*** Extracted text ***

# Morse Runner



## R651400 (Jun 18, 2005)

Another thread asked "Is morse still alive?" Try this!!!
Probably as close to an old 500 kc/s simulation anyone can find.
Stick in your favourite ship's call sign, set speed to your taste then tick all the boxes and with speaker on, click "run" then F1
nb This is an ingenious amateur cw contest (test) simulator. 599 is QRK. QSA and quality of signal
To continue you must get the callsign and his qso number into the empty receive boxes then answer by pressing enter
or query the qso from the F button menu on the screen. 
It takes a bit getting used to!! 

http://morse-runner.software.informer.com/


----------



## Cisco (Jan 29, 2007)

Morse is alive and well.... the download here http://www.qsl.net/ik0ygj/enu/index.html on 'Zen and the Art' is quite 'interesting'...


----------



## Jack Lynch (Apr 12, 2006)

Interesting site on Google. Go to Jay Lenno Morse code v Texting(Frogger)


----------



## n. liddell (sparks) (Nov 21, 2008)

just entered 500 kcs on google and came across you tube of The last night of coast stations in uk. Was pleasantly surprised that after nearly 40 years away my morse was not that bad, however kept hearing 73 transmitted (dah dah dit dit dit dit dit dit dah dah ) and can not for the life of me remember it's significance. At the risk of appearing a complete plonker - HELP


----------



## R651400 (Jun 18, 2005)

I linked morse-runner in the hope that someone else might give it a whirl.
Frankly the program in my opinion is ingenious and am still wondering how the software handles it
73 is an amateur exchange meaning best regards.
88 used a lot by French amateurs!!! Love and kisses.
And if you're really lucky you might get 88 QRO!!
The postage address in the old days for QSL cards for Russian radio amateurs was
PO Box 88 Moscow.


----------



## Robert M Hughes (Oct 16, 2010)

R651400 said:


> Another thread asked "Is morse still alive?" Try this!!!
> Probably as close to an old 500 kc/s simulation anyone can find.
> Stick in your favourite ship's call sign, set speed to your taste then tick all the boxes and with speaker on, click "run" then F1
> nb This is an ingenious amateur cw contest (test) simulator. 599 is QRK. QSA and quality of signal
> ...


Hi, I'm still trying to figure this out - any more simple steps to assist an old timer would be appreciated.

Bob


----------



## R651400 (Jun 18, 2005)

Robert M Hughes said:


> Hi, I'm still trying to figure this out - any more simple steps to assist an old timer would be appreciated.
> Bob


Hi Bob,
Tell me where you find it confusing and I'll try to help. 
I hope you appreciate it simulates an amateur cw contest but the cacophony that first comes thru does resemble 500 kc/s in the old days!.


----------



## Robert M Hughes (Oct 16, 2010)

R651400 said:


> Hi Bob,
> Tell me where you find it confusing and I'll try to help.
> I hope you appreciate it simulates an amateur cw contest but the cacophony that first comes thru does resemble 500 kc/s in the old days!.


Thanks I fear I may be beyond hope - I cant figure out how u establish contact with another station Ill have another look at the instructions - so please dont bother too much altho much appreciate yr response.

Best wishes 
Bob


----------



## R651400 (Jun 18, 2005)

Nil desperandum Bob, have pm'd you with a more comprehensive lead thru..


----------

*** Data rows ***

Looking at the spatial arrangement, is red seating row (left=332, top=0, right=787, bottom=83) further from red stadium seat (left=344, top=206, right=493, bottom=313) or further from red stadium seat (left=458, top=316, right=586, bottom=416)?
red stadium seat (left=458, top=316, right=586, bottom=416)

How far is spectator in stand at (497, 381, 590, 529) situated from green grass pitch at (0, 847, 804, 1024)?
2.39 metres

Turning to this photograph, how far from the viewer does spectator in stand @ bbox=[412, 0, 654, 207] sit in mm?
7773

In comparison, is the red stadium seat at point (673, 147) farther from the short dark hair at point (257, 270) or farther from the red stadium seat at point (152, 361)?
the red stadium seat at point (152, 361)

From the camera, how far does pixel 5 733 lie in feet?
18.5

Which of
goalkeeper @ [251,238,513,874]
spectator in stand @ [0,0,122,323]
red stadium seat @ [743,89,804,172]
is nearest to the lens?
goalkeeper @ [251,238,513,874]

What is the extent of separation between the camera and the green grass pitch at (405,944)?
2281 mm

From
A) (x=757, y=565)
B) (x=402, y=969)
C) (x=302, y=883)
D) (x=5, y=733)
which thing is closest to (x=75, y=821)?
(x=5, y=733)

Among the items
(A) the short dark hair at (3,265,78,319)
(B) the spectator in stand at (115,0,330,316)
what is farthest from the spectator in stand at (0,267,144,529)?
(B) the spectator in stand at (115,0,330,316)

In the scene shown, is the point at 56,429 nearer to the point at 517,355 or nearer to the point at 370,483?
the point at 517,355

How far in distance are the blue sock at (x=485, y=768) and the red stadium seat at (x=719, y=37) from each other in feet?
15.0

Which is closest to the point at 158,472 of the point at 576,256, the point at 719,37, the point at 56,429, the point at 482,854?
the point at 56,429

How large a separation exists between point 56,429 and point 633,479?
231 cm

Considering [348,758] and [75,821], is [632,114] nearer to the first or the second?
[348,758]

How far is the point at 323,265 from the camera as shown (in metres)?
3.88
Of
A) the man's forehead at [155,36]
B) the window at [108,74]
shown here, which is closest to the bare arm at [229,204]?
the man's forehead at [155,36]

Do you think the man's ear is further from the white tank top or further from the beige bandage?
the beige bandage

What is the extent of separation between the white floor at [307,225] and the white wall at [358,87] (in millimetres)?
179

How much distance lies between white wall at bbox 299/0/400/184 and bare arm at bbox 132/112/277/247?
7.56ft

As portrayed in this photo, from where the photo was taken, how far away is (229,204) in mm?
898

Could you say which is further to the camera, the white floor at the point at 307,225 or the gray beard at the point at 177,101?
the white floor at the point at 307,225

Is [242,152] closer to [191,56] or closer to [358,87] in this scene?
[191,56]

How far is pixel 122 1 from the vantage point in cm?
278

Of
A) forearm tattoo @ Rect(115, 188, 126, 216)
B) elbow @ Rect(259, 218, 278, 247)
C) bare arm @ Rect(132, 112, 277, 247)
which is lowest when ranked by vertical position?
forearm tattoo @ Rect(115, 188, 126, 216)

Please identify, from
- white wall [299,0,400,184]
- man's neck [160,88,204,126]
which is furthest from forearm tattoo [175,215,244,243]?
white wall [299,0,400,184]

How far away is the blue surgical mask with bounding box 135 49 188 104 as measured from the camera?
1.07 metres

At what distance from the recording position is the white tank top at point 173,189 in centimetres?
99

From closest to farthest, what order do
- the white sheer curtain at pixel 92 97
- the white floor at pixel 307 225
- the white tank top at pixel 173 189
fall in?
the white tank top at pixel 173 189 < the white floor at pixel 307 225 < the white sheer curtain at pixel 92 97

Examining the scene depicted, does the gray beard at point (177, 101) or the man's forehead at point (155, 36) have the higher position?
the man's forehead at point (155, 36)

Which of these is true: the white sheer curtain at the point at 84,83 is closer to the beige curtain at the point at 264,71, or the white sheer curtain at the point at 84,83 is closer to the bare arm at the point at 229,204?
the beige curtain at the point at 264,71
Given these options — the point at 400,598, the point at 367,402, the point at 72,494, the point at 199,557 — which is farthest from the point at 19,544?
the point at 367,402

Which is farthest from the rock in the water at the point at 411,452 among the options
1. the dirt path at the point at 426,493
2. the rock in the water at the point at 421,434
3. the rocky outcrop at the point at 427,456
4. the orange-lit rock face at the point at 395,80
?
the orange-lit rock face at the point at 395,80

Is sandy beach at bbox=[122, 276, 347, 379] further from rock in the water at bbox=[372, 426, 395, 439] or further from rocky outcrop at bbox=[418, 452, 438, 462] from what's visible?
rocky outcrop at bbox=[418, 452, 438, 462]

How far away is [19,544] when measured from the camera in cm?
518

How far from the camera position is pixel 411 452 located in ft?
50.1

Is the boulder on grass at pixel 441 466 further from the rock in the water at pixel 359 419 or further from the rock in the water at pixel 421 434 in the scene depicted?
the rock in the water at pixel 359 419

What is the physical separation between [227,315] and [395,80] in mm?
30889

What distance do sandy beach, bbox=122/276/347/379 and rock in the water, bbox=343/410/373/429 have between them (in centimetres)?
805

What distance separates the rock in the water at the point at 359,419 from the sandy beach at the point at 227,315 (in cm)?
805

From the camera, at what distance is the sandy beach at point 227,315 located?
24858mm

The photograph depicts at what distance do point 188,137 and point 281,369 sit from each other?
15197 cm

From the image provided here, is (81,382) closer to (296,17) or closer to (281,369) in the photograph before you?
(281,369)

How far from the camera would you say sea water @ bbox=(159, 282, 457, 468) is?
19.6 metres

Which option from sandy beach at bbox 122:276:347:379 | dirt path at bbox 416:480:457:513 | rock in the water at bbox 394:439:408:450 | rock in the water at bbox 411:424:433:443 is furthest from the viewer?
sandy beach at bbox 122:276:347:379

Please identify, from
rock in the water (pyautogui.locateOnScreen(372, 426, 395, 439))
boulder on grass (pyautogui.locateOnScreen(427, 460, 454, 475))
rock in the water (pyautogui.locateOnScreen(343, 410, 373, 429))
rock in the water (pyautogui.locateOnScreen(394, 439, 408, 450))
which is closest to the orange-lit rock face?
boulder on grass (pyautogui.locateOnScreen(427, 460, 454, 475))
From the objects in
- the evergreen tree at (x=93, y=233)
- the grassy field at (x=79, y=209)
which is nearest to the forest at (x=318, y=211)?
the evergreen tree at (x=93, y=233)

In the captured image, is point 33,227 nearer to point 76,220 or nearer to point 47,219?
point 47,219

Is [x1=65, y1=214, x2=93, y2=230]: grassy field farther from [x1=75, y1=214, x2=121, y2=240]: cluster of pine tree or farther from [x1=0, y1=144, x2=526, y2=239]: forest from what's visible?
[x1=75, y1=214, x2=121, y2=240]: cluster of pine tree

***

*To be done*.
1. Answer these questions from the Morse Runner thread:
(a) According to R651400, what does 73 mean as an amateur exchange?
(b) In the old days, what was the postal address for QSL cards for Russian radio amateurs?
(c) After the callsign and qso number are in the empty receive boxes, which key is pressed to answer?
2. Count the lines in the entries that contain the string "hair", treating uppercase and lowercase as different. Give only the number.

*Task-by-task outputs*.
1.
(a) Best regards.
(b) PO Box 88 Moscow.
(c) Enter.

2. 2